> [Try it]: Transcribe exactly the line containing "body_size: 247" and the remaining lines of the listing below, through the very last.

> [Provided entries]:
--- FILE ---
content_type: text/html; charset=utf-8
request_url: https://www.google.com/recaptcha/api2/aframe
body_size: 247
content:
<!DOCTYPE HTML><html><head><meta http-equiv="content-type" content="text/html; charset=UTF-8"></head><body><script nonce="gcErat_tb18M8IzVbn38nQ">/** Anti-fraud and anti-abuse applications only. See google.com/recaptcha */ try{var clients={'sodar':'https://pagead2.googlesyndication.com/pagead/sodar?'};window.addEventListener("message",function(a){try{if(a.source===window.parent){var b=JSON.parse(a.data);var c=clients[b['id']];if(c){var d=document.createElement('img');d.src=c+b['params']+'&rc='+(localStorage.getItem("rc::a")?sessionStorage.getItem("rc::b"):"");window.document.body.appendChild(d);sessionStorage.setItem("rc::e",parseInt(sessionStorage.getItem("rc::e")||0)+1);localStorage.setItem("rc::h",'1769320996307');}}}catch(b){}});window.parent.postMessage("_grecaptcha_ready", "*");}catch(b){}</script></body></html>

> [Response below]:
body_size: 247
content:
<!DOCTYPE HTML><html><head><meta http-equiv="content-type" content="text/html; charset=UTF-8"></head><body><script nonce="gcErat_tb18M8IzVbn38nQ">/** Anti-fraud and anti-abuse applications only. See google.com/recaptcha */ try{var clients={'sodar':'https://pagead2.googlesyndication.com/pagead/sodar?'};window.addEventListener("message",function(a){try{if(a.source===window.parent){var b=JSON.parse(a.data);var c=clients[b['id']];if(c){var d=document.createElement('img');d.src=c+b['params']+'&rc='+(localStorage.getItem("rc::a")?sessionStorage.getItem("rc::b"):"");window.document.body.appendChild(d);sessionStorage.setItem("rc::e",parseInt(sessionStorage.getItem("rc::e")||0)+1);localStorage.setItem("rc::h",'1769320996307');}}}catch(b){}});window.parent.postMessage("_grecaptcha_ready", "*");}catch(b){}</script></body></html>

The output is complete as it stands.